● **What you are asked to do**
Transcribe, without alteration, the line that includes "惊呆方言品牌和田玉精品特色唐河黄沁籽料算盘珠卡8mm手串手链R5" and each line after it until the records end, omitting all that precede it.
*** Exercise materials ***
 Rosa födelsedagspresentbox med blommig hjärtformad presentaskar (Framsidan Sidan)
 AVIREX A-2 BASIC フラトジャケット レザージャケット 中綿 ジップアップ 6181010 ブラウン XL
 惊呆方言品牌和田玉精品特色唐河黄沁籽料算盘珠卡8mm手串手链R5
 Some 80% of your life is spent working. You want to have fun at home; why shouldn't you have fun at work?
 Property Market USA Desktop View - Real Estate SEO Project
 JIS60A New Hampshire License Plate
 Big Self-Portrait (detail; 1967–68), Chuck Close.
*** End of Exercise materials ***
● **The answer**
 惊呆方言品牌和田玉精品特色唐河黄沁籽料算盘珠卡8mm手串手链R5
 Some 80% of your life is spent working. You want to have fun at home; why shouldn't you have fun at work?
 Property Market USA Desktop View - Real Estate SEO Project
 JIS60A New Hampshire License Plate
 Big Self-Portrait (detail; 1967–68), Chuck Close.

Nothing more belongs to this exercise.